Maritime Authority wants tighter regulation of emission by ships

Published: Sunday | September 20, 2009



Director of Legal Affairs at the Maritime Authority of Jamaica, Bertrand Smith, speaking on the work of the maritime industry in reducing climate change, and the activities planned for Maritime Awareness Week, September 20-25, at a JIS think tank on Tuesday.

The Maritime Authority of Jamaica is pressing domestic bunkering companies, as well as the industry's major fuel supplier, Petrojam refinery, to meet more stringent carbon-emission regulations in the face of the threat from global warming.

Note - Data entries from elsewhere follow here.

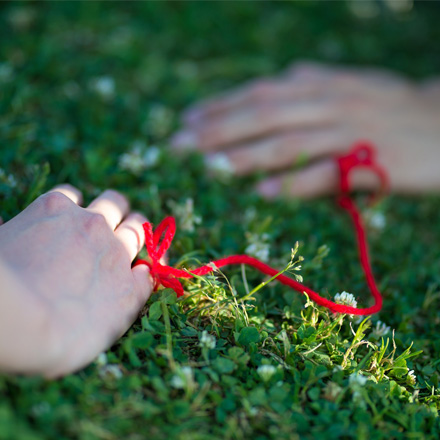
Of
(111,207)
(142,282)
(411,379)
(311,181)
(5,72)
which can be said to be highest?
(5,72)

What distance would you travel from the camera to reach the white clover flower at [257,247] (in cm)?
168

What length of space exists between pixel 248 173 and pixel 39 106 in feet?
3.39

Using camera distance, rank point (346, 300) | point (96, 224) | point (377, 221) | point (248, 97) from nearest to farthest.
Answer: point (96, 224), point (346, 300), point (377, 221), point (248, 97)

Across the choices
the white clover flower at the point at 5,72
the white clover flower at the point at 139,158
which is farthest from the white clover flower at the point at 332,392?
the white clover flower at the point at 5,72

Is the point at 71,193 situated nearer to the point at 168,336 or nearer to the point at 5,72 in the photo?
the point at 168,336

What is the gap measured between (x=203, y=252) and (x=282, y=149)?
3.00 ft

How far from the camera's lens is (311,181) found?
7.60ft

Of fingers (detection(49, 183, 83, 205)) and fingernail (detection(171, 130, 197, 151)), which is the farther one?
fingernail (detection(171, 130, 197, 151))

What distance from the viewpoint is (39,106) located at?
2248 millimetres

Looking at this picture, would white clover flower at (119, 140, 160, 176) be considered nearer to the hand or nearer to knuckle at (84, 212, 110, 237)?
the hand

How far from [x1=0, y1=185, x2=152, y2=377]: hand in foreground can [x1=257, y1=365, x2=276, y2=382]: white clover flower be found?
38 cm

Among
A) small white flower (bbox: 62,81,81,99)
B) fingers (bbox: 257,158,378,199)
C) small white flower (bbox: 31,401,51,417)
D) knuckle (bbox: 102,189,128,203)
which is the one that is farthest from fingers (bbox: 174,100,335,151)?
small white flower (bbox: 31,401,51,417)

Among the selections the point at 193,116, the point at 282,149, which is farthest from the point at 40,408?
the point at 193,116

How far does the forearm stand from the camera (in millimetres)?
1057
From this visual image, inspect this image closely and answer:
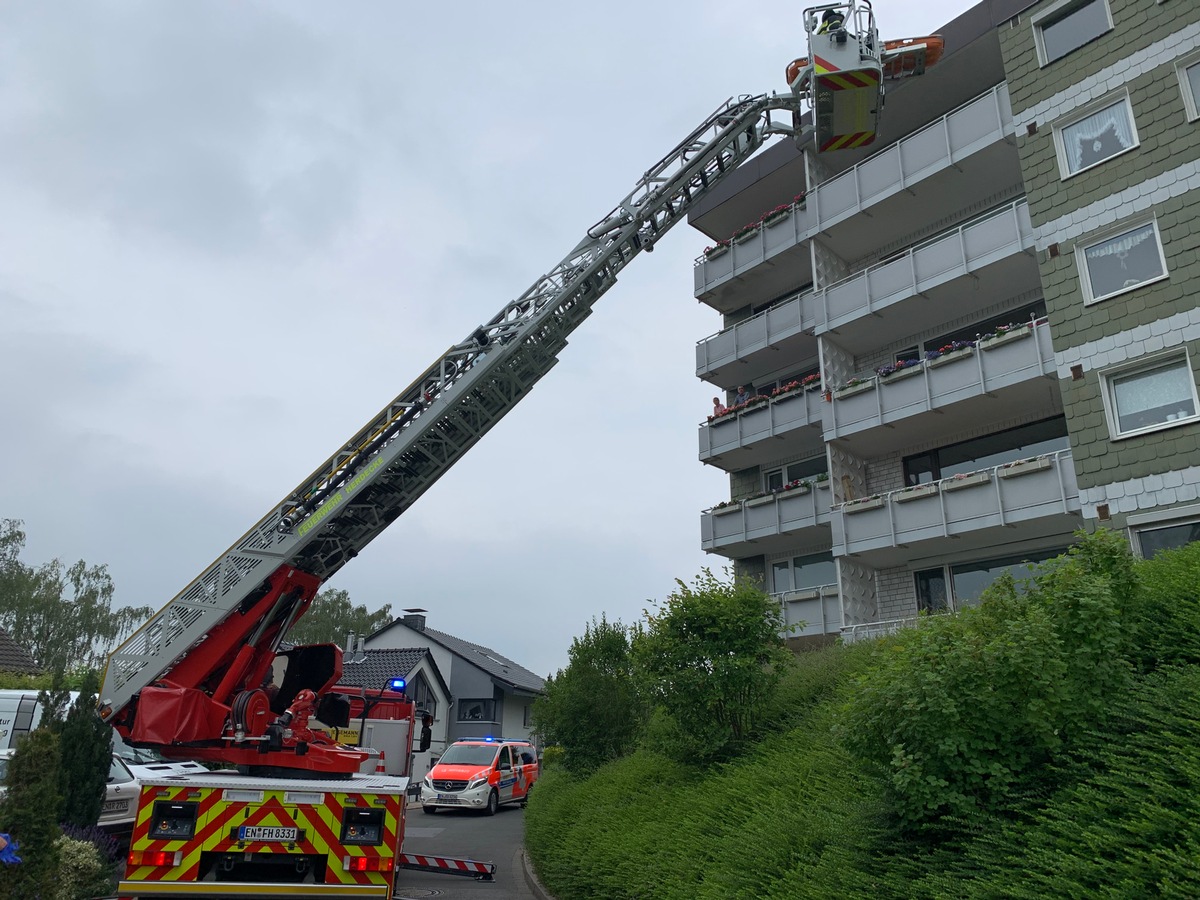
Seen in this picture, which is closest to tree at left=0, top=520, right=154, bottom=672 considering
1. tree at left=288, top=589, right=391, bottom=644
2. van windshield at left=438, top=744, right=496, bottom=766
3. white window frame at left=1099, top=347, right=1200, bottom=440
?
tree at left=288, top=589, right=391, bottom=644

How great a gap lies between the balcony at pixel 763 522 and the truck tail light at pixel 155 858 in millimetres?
14712

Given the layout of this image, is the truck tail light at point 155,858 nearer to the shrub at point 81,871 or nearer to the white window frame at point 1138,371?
the shrub at point 81,871

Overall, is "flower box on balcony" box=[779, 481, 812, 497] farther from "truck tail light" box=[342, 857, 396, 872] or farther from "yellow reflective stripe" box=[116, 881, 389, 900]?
"yellow reflective stripe" box=[116, 881, 389, 900]

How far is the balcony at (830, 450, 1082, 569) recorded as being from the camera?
48.3 ft

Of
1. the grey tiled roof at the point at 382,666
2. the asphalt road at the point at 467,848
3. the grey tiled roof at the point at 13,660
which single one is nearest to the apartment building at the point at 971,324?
the asphalt road at the point at 467,848

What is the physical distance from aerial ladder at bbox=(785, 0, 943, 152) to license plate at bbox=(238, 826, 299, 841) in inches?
423

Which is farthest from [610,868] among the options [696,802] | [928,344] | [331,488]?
[928,344]

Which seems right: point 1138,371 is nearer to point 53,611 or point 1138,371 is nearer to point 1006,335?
point 1006,335

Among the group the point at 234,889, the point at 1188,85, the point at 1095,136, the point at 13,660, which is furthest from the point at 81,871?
the point at 13,660

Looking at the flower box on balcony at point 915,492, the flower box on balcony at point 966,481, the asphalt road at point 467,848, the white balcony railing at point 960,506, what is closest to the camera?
the asphalt road at point 467,848

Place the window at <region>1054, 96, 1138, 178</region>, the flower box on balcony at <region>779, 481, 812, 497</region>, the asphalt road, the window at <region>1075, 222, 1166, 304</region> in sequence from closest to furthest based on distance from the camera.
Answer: the asphalt road, the window at <region>1075, 222, 1166, 304</region>, the window at <region>1054, 96, 1138, 178</region>, the flower box on balcony at <region>779, 481, 812, 497</region>

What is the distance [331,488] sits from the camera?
10070mm

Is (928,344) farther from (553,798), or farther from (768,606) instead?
(553,798)

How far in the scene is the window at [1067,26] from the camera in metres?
15.0
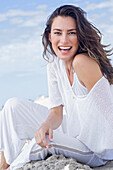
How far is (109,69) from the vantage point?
104 inches

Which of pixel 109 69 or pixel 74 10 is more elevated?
pixel 74 10

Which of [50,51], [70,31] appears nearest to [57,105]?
[50,51]

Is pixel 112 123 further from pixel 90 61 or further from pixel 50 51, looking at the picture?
pixel 50 51

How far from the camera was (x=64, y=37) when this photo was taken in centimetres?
255

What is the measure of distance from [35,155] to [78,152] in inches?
12.9

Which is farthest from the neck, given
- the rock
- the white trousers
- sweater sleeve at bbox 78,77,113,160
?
the rock

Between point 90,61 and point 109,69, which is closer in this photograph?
point 90,61

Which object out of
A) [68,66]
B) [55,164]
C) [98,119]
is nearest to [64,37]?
[68,66]

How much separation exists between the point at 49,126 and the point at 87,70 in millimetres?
537

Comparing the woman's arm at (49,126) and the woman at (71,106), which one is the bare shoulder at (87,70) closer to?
the woman at (71,106)

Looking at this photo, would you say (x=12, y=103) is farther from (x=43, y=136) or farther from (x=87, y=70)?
(x=87, y=70)

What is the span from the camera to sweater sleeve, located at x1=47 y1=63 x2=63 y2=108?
9.50ft

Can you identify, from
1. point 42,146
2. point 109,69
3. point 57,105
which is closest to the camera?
point 42,146

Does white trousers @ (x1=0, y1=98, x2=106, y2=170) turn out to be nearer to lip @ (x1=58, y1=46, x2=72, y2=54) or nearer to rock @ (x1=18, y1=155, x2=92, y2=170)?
rock @ (x1=18, y1=155, x2=92, y2=170)
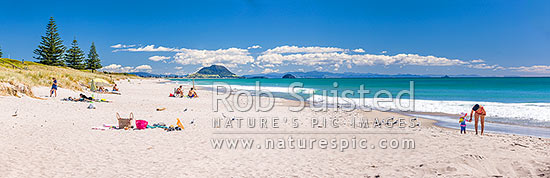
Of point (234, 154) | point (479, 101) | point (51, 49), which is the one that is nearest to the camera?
point (234, 154)

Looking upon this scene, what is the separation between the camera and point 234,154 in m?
7.58

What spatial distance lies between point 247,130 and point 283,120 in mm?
2724

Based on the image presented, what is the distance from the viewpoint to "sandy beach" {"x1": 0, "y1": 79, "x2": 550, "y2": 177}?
6068mm

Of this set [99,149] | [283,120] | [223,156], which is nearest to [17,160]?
[99,149]

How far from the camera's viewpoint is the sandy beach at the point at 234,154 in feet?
19.9

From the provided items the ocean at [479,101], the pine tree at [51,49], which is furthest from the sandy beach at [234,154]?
the pine tree at [51,49]

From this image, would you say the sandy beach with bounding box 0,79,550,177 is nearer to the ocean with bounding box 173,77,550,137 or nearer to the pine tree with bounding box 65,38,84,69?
the ocean with bounding box 173,77,550,137

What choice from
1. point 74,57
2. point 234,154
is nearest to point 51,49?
point 74,57

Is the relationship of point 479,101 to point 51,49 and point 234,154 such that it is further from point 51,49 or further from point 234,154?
point 51,49

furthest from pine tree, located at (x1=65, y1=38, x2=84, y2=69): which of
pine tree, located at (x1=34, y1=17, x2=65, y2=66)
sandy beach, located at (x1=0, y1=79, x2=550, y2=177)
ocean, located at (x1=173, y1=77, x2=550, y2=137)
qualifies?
sandy beach, located at (x1=0, y1=79, x2=550, y2=177)

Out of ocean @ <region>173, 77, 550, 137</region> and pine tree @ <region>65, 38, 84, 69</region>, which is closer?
ocean @ <region>173, 77, 550, 137</region>

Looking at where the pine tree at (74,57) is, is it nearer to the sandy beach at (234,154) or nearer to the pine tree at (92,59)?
the pine tree at (92,59)

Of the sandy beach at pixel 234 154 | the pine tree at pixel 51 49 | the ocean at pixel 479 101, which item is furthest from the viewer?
the pine tree at pixel 51 49

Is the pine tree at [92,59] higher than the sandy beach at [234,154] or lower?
higher
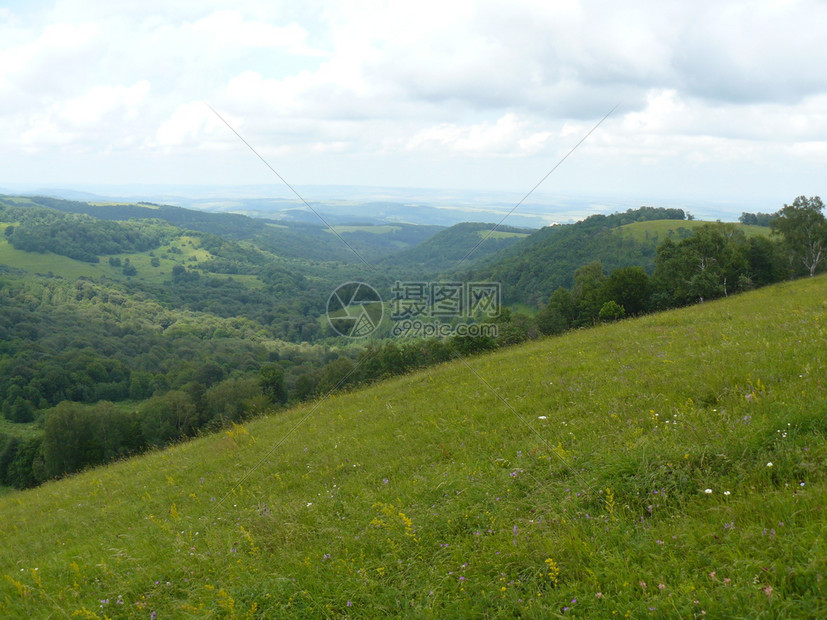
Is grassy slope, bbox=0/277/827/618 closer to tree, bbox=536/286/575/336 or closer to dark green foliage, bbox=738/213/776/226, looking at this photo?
tree, bbox=536/286/575/336

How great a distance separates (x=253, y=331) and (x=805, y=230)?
496ft

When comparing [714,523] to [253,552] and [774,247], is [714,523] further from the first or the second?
[774,247]

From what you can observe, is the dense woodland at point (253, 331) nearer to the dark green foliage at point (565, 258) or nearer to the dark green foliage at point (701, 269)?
the dark green foliage at point (701, 269)

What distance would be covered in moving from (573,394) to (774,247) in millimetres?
46494

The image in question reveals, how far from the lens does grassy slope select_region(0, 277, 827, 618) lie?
3.63m

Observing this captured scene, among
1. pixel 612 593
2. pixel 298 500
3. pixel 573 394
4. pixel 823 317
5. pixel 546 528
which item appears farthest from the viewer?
pixel 823 317

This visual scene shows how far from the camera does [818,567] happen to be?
303 centimetres

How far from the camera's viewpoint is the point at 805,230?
134ft

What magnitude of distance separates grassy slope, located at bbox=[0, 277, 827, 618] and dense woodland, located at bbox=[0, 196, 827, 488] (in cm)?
1313

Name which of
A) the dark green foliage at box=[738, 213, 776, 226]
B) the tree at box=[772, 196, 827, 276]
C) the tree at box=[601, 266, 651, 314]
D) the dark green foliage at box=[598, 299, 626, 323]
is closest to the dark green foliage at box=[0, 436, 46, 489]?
the dark green foliage at box=[598, 299, 626, 323]

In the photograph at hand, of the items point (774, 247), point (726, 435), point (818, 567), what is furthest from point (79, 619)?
point (774, 247)

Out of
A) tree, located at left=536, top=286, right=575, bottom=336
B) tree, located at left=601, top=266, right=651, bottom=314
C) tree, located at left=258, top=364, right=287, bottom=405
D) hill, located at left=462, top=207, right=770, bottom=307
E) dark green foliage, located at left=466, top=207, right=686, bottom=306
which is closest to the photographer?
tree, located at left=601, top=266, right=651, bottom=314

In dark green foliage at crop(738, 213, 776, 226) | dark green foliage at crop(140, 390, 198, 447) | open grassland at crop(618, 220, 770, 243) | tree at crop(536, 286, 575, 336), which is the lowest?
dark green foliage at crop(140, 390, 198, 447)

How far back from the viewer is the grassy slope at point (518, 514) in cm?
363
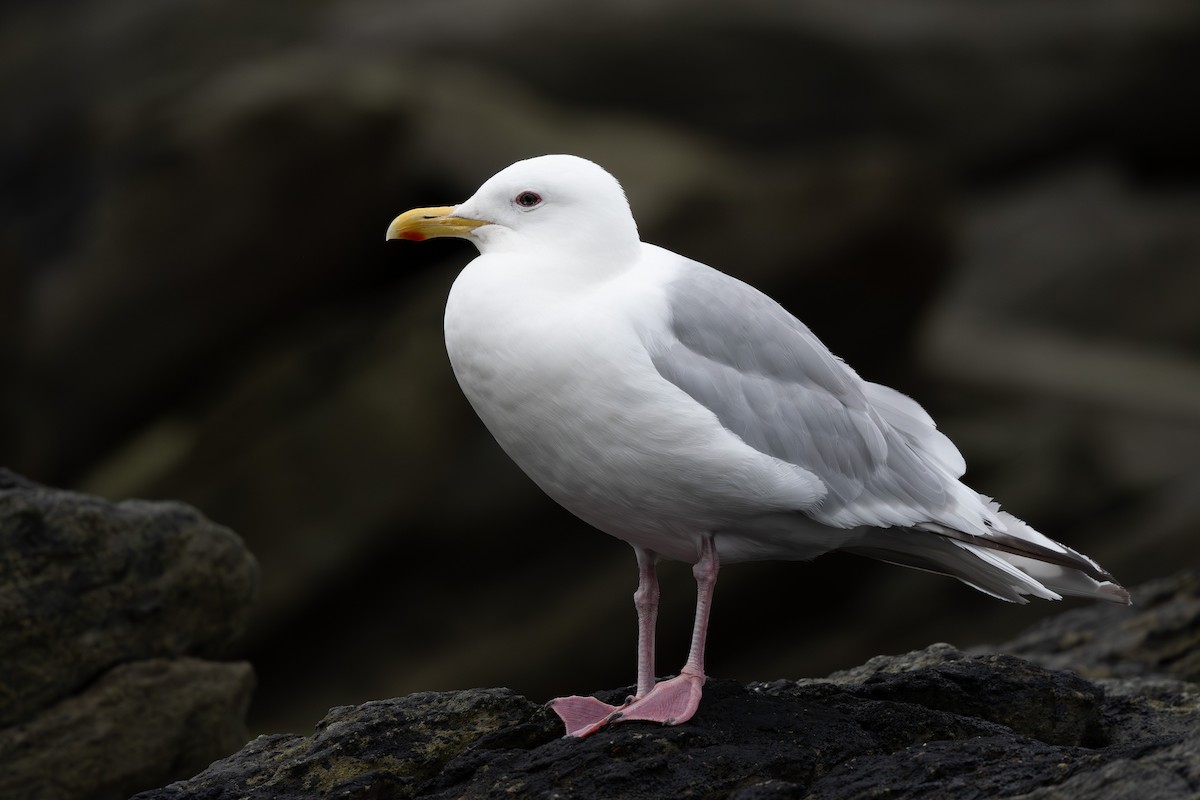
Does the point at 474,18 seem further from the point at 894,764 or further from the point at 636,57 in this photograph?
the point at 894,764

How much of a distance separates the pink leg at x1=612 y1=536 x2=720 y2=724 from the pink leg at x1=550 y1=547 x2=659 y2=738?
7cm

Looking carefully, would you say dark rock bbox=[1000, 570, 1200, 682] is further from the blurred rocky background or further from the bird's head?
the blurred rocky background

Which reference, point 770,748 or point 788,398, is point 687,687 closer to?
point 770,748

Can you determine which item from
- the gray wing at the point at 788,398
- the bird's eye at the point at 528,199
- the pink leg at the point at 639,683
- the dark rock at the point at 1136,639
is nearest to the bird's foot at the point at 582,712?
the pink leg at the point at 639,683

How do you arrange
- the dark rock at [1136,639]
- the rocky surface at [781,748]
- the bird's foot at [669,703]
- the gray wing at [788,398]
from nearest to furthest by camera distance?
1. the rocky surface at [781,748]
2. the bird's foot at [669,703]
3. the gray wing at [788,398]
4. the dark rock at [1136,639]

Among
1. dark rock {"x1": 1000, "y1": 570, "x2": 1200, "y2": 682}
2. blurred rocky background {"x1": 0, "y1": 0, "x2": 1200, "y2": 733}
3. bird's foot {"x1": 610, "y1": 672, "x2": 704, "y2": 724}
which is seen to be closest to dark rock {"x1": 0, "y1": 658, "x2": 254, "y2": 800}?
bird's foot {"x1": 610, "y1": 672, "x2": 704, "y2": 724}

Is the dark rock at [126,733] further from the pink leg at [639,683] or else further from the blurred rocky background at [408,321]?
the blurred rocky background at [408,321]

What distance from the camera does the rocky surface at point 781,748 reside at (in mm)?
3158

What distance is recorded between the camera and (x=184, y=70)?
35.5 ft

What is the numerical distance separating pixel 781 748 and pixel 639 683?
0.61m

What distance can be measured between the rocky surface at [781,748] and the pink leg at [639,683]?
49 millimetres

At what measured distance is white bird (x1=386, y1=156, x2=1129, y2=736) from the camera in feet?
12.0

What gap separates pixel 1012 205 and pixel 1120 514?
18.6ft

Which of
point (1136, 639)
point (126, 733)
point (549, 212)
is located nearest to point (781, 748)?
point (549, 212)
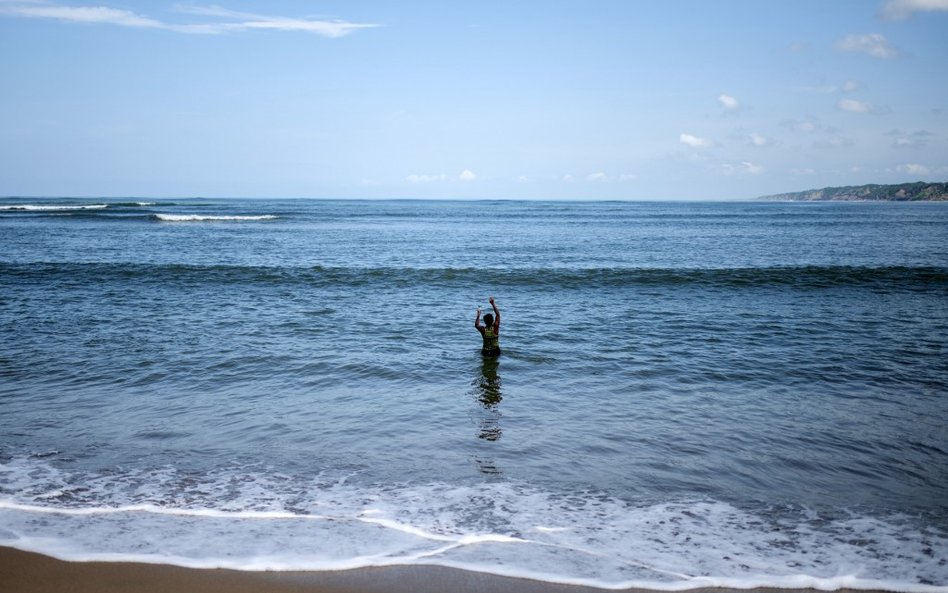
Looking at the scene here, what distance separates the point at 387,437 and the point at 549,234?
175 ft

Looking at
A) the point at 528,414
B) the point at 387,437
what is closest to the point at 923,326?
the point at 528,414

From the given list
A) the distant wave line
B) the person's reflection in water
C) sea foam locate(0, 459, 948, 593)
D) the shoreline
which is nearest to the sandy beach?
the shoreline

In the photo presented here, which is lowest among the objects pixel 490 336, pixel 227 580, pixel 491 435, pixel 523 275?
pixel 227 580

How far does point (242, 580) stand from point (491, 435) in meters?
4.73

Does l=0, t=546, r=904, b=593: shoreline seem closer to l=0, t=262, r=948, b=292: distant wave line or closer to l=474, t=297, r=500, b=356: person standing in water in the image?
l=474, t=297, r=500, b=356: person standing in water

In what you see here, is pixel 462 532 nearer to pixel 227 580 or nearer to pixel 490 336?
pixel 227 580

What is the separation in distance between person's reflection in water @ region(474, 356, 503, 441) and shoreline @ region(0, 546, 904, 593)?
3856 millimetres

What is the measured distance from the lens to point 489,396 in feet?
38.8

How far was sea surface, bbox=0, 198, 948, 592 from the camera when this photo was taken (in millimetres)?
6363

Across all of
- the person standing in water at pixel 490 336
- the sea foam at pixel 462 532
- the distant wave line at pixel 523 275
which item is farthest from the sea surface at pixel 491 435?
the distant wave line at pixel 523 275

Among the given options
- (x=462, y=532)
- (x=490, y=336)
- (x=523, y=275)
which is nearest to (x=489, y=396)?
(x=490, y=336)

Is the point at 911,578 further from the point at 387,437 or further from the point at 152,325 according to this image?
the point at 152,325

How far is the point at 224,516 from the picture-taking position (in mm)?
6961

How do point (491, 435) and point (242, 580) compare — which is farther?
point (491, 435)
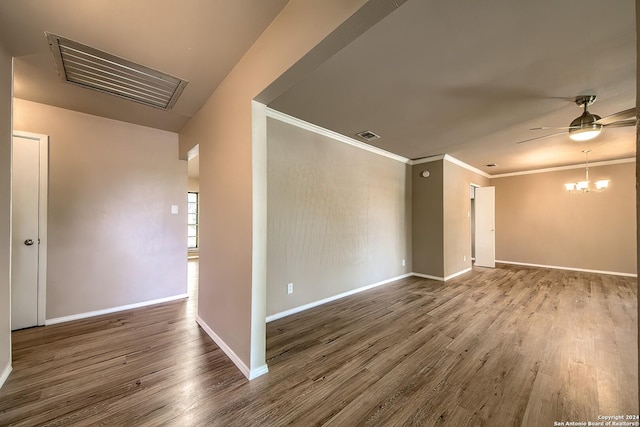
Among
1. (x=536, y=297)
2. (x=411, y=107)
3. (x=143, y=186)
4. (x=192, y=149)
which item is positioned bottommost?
(x=536, y=297)

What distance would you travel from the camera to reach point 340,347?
2.21 m

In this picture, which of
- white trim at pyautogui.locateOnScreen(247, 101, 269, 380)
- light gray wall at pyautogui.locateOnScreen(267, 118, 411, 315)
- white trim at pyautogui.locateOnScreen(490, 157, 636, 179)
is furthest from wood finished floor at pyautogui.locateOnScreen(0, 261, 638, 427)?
white trim at pyautogui.locateOnScreen(490, 157, 636, 179)

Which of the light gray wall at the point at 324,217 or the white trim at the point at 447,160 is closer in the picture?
the light gray wall at the point at 324,217

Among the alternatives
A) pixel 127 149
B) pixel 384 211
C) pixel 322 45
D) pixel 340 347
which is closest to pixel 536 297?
pixel 384 211

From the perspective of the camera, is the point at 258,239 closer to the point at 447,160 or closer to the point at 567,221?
the point at 447,160

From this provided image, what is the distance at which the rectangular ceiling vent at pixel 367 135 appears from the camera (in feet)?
11.1

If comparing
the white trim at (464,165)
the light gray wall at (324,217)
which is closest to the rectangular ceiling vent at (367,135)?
the light gray wall at (324,217)

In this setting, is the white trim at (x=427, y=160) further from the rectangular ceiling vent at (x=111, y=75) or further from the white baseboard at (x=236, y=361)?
the white baseboard at (x=236, y=361)

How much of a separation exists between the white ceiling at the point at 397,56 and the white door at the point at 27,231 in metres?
0.57

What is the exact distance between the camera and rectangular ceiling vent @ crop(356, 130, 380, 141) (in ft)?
11.1

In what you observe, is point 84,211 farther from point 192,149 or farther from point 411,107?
point 411,107

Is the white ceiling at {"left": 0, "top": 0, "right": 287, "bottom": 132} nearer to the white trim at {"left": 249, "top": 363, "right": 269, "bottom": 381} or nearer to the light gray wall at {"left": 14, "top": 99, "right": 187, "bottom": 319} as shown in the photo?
the light gray wall at {"left": 14, "top": 99, "right": 187, "bottom": 319}

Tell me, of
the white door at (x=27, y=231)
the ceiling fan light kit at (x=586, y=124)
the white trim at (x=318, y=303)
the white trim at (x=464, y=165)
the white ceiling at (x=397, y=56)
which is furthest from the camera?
the white trim at (x=464, y=165)

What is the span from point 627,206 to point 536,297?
3.66 metres
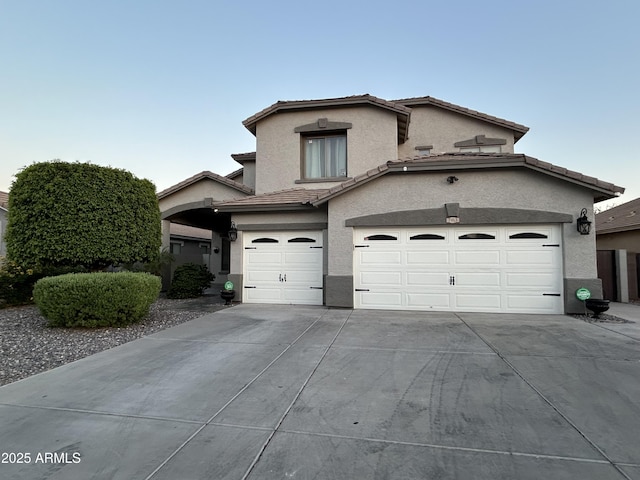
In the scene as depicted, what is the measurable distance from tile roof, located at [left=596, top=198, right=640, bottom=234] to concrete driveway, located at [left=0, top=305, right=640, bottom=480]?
10.7 metres

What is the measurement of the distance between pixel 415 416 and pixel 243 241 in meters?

"We have an obligation to ensure that we put in mechanisms to reduce the risk of an increase in CO2 and other gases emitted by ships which call at our ports," Bertrand Smith, who oversees legal affairs at the authority, told staff at the government's Jamaica Information Service (JIS) during a discussion last week that the agency held with corporate and public sector leaders.

Jamaica is signatory to a 1997 convention that limits the sulphur content in the fuels used by ships to no more than 4.5 per cent.

sulphur-emission cordons

The agreement also allows countries to establish sulphur-emission cordons, which require ships that enter them to use fuels with a sulphur content of no more than 1.5 per cent.

"This ensures that the ship's emissions do not contribute to climate change," Smith said.

Ships carry the bulk of the world's cargo. they account for less than three per cent of the ozone-damaging emissions.

The threat of global warming has serious implications for the industry, but a coastal state like Jamaica, 95 per cent of whose cargo comes by sea, is also deeply involved in the business.

"We encourage more ships to call at our ports," Smith said. "However, with more ships, we will be encouraging more greenhouse gases to be emitted in our area."